The day, which had started with such promise, took a nosedive, and she decided she had no desire to sit around and pretend she was happy about their new chairman who understood squat about running his own life, let alone a multimedia company. So as the board members rose from their seats to shake Spencer’s hand, Cassie stood, and not meeting anyone’s gaze, she walked out the door.

* * *

The Ark was a bar not far from the office. She called her best friend, Amanda, to meet her after work for some good old-fashioned commiseration. In a few days, she’d have to pull herself together for the meeting with Derek West, but right now she was all about wallowing in her misery.

The bar was filled with people who came by on their way home from the office, but Cassie had arrived early and snagged a high table and chairs. She always kept a casual set of clothes at the office, and she’d changed before heading out. Since Amanda worked in an easygoing ad agency, she was dressed similarly in jeans and a long-sleeve tee shirt when she arrived.

“I got here as soon as I could,” Amanda said, sliding into the tall chair and hanging her purse over the side closest to the wall.

“I appreciate it. What do you want?” Cassie asked as she signaled for a busy waitress. “I waited for you, and now I’m beyond ready for a drink.”

“A white wine spritzer,” Amanda said to the woman who walked over.

“A whiskey on the rocks for me, and please put both on my tab.” She waved away Amanda’s open-mouthed, obvious objection. She’d needed this meeting. The least she could do was treat.

“That bad a day you need hard liquor?” Amanda asked, tucking a strand of her blonde hair behind her ear.

“Worse.”

Cassie’s grandfather had introduced her to whiskey when she’d turned twenty. No, she hadn’t been legal, but he had been dying. And as he’d explained, she needed to learn to drink with the men if she was going to hold her own. At the time, Cassie thought he was being ridiculous, but over the years, sharing a whiskey with the board members had enabled them to look at her as less delicate and more as one of them. Ridiculous but true.

Today she felt like she needed something strong—to remind her she was tough despite what had occurred earlier.

“So spill. I’m here. What happened? Last time we spoke, you were flying high.”

“Yes, well, that’s the problem with assumptions.”
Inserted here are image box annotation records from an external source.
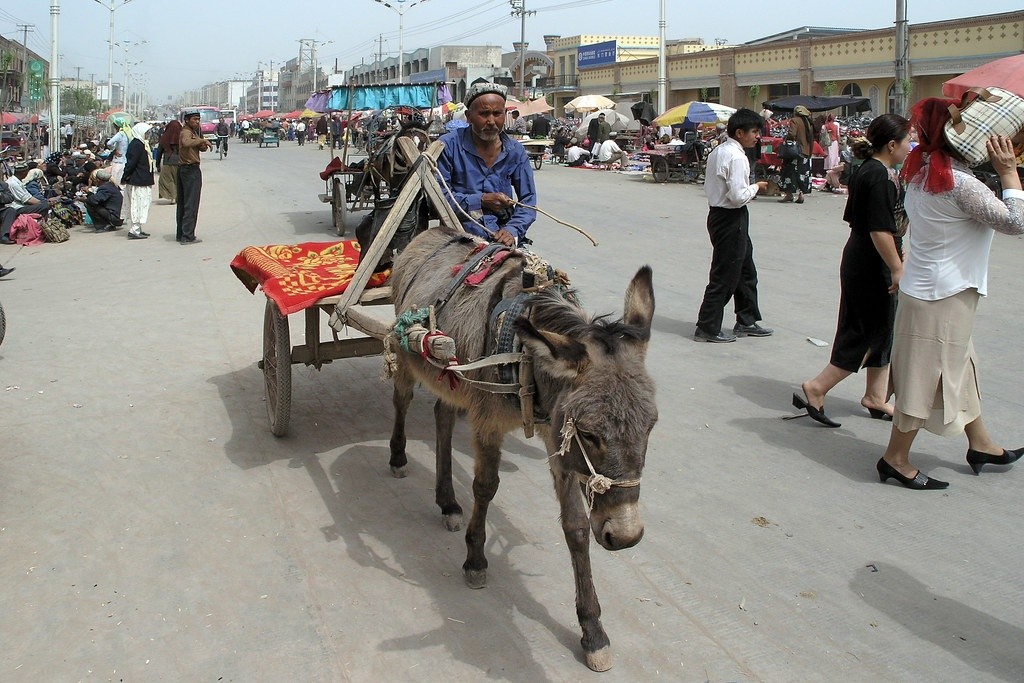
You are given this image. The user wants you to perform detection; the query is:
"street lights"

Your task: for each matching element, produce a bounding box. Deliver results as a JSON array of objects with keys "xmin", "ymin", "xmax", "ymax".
[
  {"xmin": 259, "ymin": 61, "xmax": 287, "ymax": 111},
  {"xmin": 236, "ymin": 72, "xmax": 255, "ymax": 114},
  {"xmin": 106, "ymin": 39, "xmax": 150, "ymax": 119},
  {"xmin": 295, "ymin": 39, "xmax": 335, "ymax": 92},
  {"xmin": 376, "ymin": 0, "xmax": 425, "ymax": 82}
]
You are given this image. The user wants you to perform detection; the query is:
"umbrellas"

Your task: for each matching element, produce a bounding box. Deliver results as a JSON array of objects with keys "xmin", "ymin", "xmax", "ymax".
[
  {"xmin": 652, "ymin": 100, "xmax": 739, "ymax": 128},
  {"xmin": 504, "ymin": 96, "xmax": 554, "ymax": 117},
  {"xmin": 254, "ymin": 109, "xmax": 326, "ymax": 117},
  {"xmin": 564, "ymin": 94, "xmax": 617, "ymax": 113},
  {"xmin": 576, "ymin": 109, "xmax": 629, "ymax": 134},
  {"xmin": 942, "ymin": 54, "xmax": 1024, "ymax": 101}
]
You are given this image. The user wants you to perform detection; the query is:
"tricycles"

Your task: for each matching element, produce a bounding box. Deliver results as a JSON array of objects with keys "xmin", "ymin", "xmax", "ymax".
[
  {"xmin": 648, "ymin": 137, "xmax": 717, "ymax": 183},
  {"xmin": 258, "ymin": 129, "xmax": 280, "ymax": 148},
  {"xmin": 507, "ymin": 134, "xmax": 545, "ymax": 170},
  {"xmin": 612, "ymin": 121, "xmax": 642, "ymax": 151}
]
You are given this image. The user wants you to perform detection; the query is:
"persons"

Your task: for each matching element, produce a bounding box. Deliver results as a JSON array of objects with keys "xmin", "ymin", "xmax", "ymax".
[
  {"xmin": 123, "ymin": 123, "xmax": 154, "ymax": 240},
  {"xmin": 218, "ymin": 117, "xmax": 361, "ymax": 157},
  {"xmin": 0, "ymin": 264, "xmax": 15, "ymax": 277},
  {"xmin": 510, "ymin": 111, "xmax": 629, "ymax": 169},
  {"xmin": 0, "ymin": 122, "xmax": 167, "ymax": 245},
  {"xmin": 759, "ymin": 106, "xmax": 841, "ymax": 205},
  {"xmin": 157, "ymin": 120, "xmax": 182, "ymax": 203},
  {"xmin": 85, "ymin": 170, "xmax": 123, "ymax": 230},
  {"xmin": 695, "ymin": 108, "xmax": 773, "ymax": 344},
  {"xmin": 433, "ymin": 82, "xmax": 536, "ymax": 249},
  {"xmin": 791, "ymin": 114, "xmax": 907, "ymax": 428},
  {"xmin": 876, "ymin": 97, "xmax": 1024, "ymax": 491},
  {"xmin": 176, "ymin": 109, "xmax": 213, "ymax": 245}
]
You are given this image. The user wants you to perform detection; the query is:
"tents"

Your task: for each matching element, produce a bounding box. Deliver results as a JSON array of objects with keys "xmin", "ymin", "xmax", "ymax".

The waitress delivered their drinks, and Cassie waited until she could take a long sip and feel the burn down her chest before she said the words out loud.

“My father turned everything over to Spencer.”

Amanda blinked. “It’s not April Fools.”

“And I’m not joking.”

“What. The. Fuck?” Amanda had known Cassie since they’d met abroad, in Prague, during their junior year of college. They’d gotten close and stayed friends through business school for Cassie and Amanda working her way up in advertising. She was from the Midwest, and she’d come home with Cassie for some holidays, which meant she’d met Spencer.

Had been hit on by Spencer. Had seen her brother in action more than once. In other words, her reaction was justified by experience.

“My father started to expound on Storms Consolidated being a family business, and how important it was to keep it in the family, and I was so sure—” Cassie’s voice caught unexpectedly, and she ducked her head, hating the emotional reaction to the announcement.

Amanda reached across the table and squeezed her hand. “It’s a minor setback. Your brother will screw up in no time, and the company will be yours.”

“Not how I want to get it. I earned my place. Spencer hasn’t worked a day in his life. I’ll be lucky if there’s a company left when Spencer’s done running it. What was my father thinking?” Cassie finished the drink, knowing that one glass was all she was up to tonight.

“Listen to me. You can still carry on with your plan to bring the company into this century. You can work around your brother and … I don’t know. Outlast him.”

“Well, I definitely intend to take the meeting with Derek West and continue the upward trend with the tech side.”